Cette faille temporelle n’a d’ailleurs pas échappé au chef de file de La France insoumise (LFI), Jean-Luc Mélenchon, qui a tweeté : « Absent au cours du siècle écoulé, Monsieur Castex-Hibernatus est réapparu à la tribune de l’Assemblée nationale, ses pantoufles aux pieds. » Mais elle n’a guère convaincu les sarkozystes, à l’instar du député Les Républicains (LR) Éric Ciotti qui a écrit : « Quelqu’un peut-il prévenir Jean Castex qu’il est en train de dénoncer la situation délétère qu’Emmanuel Macron a grandement contribué à installer en France ? »
Sans surprise, le premier ministre a aussi rendu un hommage appuyé aux forces de l’ordre. Il a évidemment pris soin d’éviter le sujet des violences policières – qui n’existent pas, si l’on en croit l’exécutif – et n’a même pas abordé le travail qu’Emmanuel Macron dit avoir commandé à Beauvau il y a six mois pour améliorer la déontologie des policiers et des gendarmes. En revanche, sautant toujours d’un sujet à l’autre, il a annoncé qu’un projet de loi « sur la lutte contre les séparatismes » serait présenté à la rentrée.
Ce texte, présenté comme une façon d’« éviter que certains groupes ne se referment autour d’appartenances ethniques ou religieuses », s’inscrit dans le mouvement que le président de la République avait engagé au début de l’année, à l’occasion d’un déplacement à Mulhouse (Haut-Rhin). Les mesures présentées ce jour-là, et qui devaient continuer à être déroulées au lendemain des élections municipales, ont été mises entre parenthèses pendant le confinement. Elles redeviennent une priorité pour le gouvernement.

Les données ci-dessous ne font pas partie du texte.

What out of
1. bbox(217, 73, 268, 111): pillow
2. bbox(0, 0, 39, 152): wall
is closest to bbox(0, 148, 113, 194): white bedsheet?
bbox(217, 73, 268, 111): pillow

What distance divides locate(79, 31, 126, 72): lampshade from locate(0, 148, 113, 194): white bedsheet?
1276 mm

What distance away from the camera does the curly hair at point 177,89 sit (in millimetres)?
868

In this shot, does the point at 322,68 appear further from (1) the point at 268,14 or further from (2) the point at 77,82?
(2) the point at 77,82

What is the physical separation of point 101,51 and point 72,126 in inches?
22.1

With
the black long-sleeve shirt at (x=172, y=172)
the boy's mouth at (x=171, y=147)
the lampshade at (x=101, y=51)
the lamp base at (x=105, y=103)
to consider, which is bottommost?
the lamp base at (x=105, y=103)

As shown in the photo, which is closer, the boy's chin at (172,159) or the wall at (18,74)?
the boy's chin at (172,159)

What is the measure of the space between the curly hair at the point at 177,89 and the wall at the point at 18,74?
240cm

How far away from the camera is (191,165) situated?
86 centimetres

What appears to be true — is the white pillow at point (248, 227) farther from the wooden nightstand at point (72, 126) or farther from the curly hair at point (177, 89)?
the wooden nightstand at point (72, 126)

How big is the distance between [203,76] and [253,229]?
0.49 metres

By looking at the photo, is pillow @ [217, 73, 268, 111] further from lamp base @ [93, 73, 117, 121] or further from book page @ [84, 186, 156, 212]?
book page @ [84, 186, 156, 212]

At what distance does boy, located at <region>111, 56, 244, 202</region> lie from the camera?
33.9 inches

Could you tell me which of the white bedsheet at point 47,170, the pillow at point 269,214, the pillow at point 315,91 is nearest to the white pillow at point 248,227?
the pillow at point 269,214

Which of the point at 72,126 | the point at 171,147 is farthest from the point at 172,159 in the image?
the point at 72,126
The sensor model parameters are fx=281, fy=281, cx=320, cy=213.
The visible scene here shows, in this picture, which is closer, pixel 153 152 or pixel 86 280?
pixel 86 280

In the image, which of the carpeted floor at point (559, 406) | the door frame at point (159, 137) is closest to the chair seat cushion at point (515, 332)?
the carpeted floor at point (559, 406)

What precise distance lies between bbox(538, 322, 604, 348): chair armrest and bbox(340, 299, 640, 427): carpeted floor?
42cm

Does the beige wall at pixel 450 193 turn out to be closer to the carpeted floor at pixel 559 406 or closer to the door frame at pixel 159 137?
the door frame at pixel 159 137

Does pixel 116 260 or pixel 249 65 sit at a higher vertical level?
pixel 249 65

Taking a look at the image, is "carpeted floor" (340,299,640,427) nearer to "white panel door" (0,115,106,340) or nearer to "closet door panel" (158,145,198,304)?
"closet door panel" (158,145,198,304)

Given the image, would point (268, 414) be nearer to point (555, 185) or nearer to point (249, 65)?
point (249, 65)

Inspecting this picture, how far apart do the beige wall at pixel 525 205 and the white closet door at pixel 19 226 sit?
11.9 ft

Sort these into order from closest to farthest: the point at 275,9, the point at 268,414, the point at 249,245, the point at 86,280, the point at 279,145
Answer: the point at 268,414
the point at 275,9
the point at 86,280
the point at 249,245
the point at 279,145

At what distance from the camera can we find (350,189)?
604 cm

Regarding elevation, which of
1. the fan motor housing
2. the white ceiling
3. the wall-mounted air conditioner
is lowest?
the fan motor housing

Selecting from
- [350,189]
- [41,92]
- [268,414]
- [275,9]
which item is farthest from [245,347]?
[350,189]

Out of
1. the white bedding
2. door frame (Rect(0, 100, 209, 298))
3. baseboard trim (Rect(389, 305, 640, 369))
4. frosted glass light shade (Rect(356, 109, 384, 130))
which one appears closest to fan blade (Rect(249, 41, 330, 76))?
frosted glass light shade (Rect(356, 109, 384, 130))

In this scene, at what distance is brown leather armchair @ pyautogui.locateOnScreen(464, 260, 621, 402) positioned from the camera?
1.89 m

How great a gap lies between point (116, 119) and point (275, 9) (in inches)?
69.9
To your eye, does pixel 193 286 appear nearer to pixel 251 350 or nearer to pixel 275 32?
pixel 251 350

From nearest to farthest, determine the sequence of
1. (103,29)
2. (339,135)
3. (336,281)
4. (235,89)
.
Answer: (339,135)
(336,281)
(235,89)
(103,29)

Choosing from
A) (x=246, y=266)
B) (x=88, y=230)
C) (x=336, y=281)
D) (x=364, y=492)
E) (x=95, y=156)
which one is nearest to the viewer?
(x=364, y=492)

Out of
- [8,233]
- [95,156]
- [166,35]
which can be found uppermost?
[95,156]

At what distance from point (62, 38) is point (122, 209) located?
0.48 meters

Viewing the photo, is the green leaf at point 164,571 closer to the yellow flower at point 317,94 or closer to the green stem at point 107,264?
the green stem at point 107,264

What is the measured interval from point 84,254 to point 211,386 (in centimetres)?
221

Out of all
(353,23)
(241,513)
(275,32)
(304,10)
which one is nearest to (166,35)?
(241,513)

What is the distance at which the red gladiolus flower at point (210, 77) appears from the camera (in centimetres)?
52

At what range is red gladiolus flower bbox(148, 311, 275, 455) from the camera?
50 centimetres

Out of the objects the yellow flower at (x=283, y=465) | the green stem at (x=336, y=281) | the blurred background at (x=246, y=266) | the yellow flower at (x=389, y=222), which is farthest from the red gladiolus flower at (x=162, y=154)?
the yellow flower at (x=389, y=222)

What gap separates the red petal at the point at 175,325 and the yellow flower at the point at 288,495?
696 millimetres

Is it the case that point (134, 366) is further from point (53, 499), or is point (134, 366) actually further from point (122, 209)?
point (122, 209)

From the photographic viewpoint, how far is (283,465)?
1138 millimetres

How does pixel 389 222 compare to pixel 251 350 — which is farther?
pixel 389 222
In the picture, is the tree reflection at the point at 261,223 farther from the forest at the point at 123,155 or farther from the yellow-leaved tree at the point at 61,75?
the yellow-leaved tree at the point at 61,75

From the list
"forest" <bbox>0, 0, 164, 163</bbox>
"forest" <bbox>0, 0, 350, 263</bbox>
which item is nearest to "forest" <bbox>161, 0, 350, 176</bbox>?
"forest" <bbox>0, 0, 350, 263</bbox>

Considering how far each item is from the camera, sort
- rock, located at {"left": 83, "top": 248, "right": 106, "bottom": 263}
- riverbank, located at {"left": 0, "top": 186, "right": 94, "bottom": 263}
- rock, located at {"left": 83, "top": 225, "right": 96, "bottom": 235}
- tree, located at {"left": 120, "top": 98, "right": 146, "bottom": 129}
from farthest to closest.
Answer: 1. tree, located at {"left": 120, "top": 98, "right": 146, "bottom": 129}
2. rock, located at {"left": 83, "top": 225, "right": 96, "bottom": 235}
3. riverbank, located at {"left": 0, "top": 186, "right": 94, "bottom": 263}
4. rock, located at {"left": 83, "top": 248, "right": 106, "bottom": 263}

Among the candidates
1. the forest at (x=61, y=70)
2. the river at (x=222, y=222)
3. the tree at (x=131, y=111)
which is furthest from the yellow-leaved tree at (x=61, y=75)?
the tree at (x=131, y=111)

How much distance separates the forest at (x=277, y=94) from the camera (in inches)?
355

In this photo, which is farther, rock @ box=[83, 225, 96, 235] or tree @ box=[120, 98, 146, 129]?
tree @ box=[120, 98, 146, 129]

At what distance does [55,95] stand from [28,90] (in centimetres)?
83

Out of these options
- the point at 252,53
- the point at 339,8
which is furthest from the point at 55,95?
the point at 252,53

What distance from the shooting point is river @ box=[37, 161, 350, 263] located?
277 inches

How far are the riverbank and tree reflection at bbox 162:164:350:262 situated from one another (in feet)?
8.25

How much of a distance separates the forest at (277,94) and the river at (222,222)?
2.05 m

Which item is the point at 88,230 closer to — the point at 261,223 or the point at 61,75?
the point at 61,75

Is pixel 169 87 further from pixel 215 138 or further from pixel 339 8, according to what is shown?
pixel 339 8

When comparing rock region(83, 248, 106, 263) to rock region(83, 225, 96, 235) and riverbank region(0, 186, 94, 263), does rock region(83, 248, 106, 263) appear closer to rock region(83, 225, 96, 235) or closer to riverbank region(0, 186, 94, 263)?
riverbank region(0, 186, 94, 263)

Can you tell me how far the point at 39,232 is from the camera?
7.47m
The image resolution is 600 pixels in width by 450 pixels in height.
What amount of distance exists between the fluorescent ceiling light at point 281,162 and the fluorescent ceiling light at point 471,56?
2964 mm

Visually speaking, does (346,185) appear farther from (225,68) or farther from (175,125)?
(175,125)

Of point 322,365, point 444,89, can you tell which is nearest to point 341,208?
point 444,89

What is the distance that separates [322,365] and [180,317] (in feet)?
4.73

Le discours de politique générale de Jean Castex est venu confirmer la nature du « nouveau chemin » qu’Emmanuel Macron entend emprunter d’ici la présidentielle de 2022. Bien loin du « virage à gauche » qu’espéraient certains des députés de sa majorité, le chef de l’État s’installe au contraire sur le terrain de la droite la plus classique, pour ne pas dire vieillotte. Mardi encore, il se disait « radicalement en désaccord » avec cette idée, prônant le « dépassement politique ». Un dépassement qui va de la droite d’Alain Juppé à celle de Nicolas Sarkozy.